Quando vediamo una persona vomitare, i nostri neuroni reagiscono in modo speculare, allertando i circuiti del disgusto e provocando un’autentica sensazione fisica di nausea.5 Le zone cerebrali che si illuminano – quelle predisposte al rigetto degli alimenti – sono le stesse che suscitano repulsione quando proviamo una sensazione di disprezzo. È sufficiente che una persona vicino a noi mostri disprezzo per uno sconosciuto, che si attiva in noi un sentimento analogo. Noi disprezziamo, odiamo, gli individui o i popoli che i nostri cari odiano o disprezzano, partecipando così al contagio delle idee.6
A provocare la reazione di adattamento non è più una sostanza ripugnante, ma una rappresentazione astratta. I contagi mentali si verificano anche in risposta a rappresentazioni irreali. Il beneficio adattativo è enorme, perché ci pone nelle condizioni di provare le stesse emozioni delle persone che amiamo, di abitare il loro stesso mondo mentale e di avvertire un delizioso senso di appartenenza, che ci conforta e ci fortifica dandoci un senso di familiarità e fratellanza.
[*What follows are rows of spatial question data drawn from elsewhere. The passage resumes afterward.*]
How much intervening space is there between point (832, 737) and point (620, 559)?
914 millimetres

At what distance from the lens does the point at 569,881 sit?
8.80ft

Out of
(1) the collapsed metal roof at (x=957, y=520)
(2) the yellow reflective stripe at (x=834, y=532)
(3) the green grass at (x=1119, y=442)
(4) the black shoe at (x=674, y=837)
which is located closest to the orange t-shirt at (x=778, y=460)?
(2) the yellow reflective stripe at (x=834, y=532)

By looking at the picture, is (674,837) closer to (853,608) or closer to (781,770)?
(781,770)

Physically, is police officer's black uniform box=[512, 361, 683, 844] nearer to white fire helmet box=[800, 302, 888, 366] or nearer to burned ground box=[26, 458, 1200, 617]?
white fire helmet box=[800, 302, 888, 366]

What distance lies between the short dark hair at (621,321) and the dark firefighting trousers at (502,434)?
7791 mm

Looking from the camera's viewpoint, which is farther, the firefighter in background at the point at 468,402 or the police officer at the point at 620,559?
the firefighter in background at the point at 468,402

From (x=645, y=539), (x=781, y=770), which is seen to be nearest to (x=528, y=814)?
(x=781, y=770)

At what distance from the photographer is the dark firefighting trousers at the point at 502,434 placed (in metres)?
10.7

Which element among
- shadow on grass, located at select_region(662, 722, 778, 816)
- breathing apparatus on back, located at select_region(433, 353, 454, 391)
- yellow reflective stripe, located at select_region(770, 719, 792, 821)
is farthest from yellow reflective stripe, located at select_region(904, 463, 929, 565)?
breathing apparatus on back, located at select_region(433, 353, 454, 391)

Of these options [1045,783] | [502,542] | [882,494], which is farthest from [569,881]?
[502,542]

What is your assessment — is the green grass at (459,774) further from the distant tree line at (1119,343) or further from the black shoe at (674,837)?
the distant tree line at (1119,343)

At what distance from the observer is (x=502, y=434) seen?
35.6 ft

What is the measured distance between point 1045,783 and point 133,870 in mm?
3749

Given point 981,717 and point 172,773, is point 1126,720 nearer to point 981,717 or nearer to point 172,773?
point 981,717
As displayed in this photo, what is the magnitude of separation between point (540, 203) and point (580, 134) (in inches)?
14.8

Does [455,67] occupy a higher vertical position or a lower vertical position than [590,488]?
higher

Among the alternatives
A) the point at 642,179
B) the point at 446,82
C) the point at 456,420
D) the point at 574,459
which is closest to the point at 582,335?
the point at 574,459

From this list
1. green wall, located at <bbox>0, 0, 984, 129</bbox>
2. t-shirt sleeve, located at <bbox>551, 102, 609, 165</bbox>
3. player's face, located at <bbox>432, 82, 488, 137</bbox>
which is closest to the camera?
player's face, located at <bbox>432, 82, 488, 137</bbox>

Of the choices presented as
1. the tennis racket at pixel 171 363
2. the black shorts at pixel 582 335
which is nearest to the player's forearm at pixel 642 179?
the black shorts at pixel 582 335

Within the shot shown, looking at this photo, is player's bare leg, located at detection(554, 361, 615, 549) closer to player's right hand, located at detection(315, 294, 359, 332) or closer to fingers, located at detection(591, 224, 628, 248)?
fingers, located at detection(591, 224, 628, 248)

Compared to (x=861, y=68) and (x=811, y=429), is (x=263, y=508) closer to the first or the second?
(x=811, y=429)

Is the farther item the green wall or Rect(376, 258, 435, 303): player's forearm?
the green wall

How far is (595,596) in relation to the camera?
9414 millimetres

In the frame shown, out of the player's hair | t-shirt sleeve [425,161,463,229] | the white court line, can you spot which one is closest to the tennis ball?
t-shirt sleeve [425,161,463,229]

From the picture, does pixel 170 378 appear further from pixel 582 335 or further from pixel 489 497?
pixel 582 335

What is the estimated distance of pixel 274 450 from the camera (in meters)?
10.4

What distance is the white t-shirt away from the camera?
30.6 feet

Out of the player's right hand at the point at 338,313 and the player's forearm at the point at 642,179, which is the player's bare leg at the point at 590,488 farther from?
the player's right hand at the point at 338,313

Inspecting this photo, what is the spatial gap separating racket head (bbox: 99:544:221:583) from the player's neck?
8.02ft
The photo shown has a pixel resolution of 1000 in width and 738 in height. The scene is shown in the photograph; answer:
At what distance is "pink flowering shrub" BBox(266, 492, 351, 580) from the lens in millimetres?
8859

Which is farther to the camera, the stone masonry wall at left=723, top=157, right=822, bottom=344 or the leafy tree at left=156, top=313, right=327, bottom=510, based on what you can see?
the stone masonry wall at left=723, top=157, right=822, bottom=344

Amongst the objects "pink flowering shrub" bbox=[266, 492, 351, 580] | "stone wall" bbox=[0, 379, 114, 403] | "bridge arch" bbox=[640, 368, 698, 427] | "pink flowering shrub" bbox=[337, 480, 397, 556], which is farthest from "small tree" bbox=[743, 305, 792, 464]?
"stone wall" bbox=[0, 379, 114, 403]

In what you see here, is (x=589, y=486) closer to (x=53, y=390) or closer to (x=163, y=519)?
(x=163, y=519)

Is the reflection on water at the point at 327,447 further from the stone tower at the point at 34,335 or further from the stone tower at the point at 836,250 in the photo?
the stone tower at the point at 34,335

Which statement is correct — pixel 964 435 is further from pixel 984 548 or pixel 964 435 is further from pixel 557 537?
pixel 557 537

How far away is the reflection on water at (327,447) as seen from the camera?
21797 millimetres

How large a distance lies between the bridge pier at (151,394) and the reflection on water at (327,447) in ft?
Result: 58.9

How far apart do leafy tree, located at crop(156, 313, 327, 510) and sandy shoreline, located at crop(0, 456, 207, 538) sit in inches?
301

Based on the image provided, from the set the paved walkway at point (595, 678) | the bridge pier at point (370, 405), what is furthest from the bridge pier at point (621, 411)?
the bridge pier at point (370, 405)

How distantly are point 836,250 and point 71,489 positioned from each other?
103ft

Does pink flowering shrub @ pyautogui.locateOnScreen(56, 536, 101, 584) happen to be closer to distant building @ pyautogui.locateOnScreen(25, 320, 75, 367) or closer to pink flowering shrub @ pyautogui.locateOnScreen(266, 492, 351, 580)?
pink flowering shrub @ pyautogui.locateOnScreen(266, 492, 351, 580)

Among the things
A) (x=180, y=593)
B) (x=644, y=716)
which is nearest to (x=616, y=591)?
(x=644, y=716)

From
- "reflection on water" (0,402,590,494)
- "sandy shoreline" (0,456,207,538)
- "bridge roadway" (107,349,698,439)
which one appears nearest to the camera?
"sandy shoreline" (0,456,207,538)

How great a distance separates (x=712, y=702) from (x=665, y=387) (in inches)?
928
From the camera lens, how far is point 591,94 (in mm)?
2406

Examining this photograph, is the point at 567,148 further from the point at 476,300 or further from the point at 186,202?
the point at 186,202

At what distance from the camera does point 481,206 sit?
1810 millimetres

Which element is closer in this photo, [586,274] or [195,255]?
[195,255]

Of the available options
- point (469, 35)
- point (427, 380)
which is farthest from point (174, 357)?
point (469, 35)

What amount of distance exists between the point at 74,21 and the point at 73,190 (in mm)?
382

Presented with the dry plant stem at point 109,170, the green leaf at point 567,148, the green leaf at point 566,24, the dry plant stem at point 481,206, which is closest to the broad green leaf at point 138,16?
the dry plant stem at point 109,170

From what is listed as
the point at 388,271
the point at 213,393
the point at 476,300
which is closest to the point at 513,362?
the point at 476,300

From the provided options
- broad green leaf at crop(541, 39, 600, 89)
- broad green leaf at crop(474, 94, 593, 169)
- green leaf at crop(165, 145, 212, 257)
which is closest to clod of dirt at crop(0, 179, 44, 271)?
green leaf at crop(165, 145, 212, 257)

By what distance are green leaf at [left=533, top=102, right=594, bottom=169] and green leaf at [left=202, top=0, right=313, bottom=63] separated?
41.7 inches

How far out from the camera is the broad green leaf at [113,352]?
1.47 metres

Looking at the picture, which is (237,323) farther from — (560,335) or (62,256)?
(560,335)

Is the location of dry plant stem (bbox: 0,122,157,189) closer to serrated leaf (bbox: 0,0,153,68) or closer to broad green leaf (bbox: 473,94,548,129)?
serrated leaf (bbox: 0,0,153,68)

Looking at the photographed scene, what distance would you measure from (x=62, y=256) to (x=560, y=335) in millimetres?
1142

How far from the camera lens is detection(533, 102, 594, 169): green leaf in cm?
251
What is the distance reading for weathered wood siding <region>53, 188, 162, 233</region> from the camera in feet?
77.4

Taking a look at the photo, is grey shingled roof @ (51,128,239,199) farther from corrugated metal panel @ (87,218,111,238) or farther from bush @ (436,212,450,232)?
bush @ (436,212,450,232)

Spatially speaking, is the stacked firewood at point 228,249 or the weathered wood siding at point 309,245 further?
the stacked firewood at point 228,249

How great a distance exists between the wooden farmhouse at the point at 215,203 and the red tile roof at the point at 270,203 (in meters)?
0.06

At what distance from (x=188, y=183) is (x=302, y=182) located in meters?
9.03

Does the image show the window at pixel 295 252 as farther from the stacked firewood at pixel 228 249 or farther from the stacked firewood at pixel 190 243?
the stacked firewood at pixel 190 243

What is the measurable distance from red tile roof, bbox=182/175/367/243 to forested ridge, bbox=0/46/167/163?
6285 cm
L’altra faccia della medaglia è che questo atteggiamento non induce a scoprire il mondo mentale di altri che hanno credenze o storie diverse dalle nostre, fuori dai nostri schemi e dalle opinioni comunemente ammesse. Proviamo, nel profondo di noi stessi, un rifiuto per il diverso: disprezziamo i miscredenti che non professano la nostra stessa fede. Siamo buoni con i nostri familiari, con chi è uguale a noi, ma restiamo perversi con chi ci sembra diverso; viviamo in un mondo senza l’Altro, come recita la definizione moderna della perversione. Se i nostri amici sono i simboli del nostro mondo, gli Altri ne diventano i diavoli.